Il parait que David Vann s'inspire de l'histoire de sa famille lorsqu'il écrit ses romans. Eh bien alors, je le plains.

La première partie de ce roman est un condensé de négativité, de plongée (sans jeu de mots) dans l'univers étouffant de l'amertume et de la jalousie.
Tracy, la narratrice, s'est octroyé juste quelques malheureux jours de vacances en compagnie de sa mère afin de rejoindre son frère Roy en Indonésie, dans ces îles paradisiaques où celui-ci fait un stage de moniteur de plongée.
« Malheureux », c'est bien le mot : « Ce voyage censé nous rapprocher tous les trois me pousse à croire qu'on ferait mieux de se noyer ».
En effet, le bonheur est loin, très loin et ce n'est pas en s'immergeant dans les couleurs éclatantes de l'univers sous-marin, avec les raies manta majestueuses, les requins tranquilles et les petits poissons magnifiques que Tracy trouvera la paix.
Confrontation avec le frère, jalousie, colère, envie de meurtre, tout cela sous les yeux de la mère impuissante. J'ai été agacée par cette noirceur continuelle, par l'agressivité de Tracy à chaque moment, même en plongée, vis-à-vis de son frère et des autres personnes. La description de l'univers sous-marin ne me passionne pas outre mesure, et j'ai compris que jamais je ne m'aventurerais dans cette exploration, rebutée en plus par tout ce vocabulaire technique propre à la plongée.

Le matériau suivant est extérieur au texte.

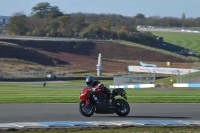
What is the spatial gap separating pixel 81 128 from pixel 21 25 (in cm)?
10989

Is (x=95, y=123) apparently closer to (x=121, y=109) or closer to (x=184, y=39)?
(x=121, y=109)

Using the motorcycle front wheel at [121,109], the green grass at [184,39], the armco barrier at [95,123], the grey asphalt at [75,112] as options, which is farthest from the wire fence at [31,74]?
the green grass at [184,39]

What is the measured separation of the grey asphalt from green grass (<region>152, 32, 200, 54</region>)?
110 m

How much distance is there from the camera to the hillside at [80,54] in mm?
90188

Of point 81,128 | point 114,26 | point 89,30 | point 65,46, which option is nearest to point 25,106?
point 81,128

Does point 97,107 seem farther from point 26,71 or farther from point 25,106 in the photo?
point 26,71

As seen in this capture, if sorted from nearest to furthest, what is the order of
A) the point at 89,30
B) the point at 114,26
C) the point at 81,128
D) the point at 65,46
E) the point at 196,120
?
the point at 81,128 < the point at 196,120 < the point at 65,46 < the point at 89,30 < the point at 114,26

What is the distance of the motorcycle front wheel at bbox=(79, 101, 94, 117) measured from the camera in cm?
1861

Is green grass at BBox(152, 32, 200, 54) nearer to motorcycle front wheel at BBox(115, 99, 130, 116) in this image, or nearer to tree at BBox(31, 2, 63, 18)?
tree at BBox(31, 2, 63, 18)

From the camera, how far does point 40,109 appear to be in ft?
70.0

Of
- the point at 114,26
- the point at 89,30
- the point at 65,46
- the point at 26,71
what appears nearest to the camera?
the point at 26,71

La deuxième partie nous emmène à la suite de Tracy dans son appartement à San Francisco. Elle y retrouve ses deux gamins de 5 ans et son mari égoïste et indisponible. Et c'est là que je comprends combien cette femme est malheureuse : de solitude, de fatigue. Elle est malade d'être mère et d'assumer cela toute seule. David Vann adopte résolument le ton et les pensées intimes d'une mère débordée, à la limite de l'acte ultime. L'atmosphère extrêmement oppressante est décrite à la perfection.

Bref, je quitte avec soulagement cette histoire avec quand même une petite note d'espoir pour cette femme.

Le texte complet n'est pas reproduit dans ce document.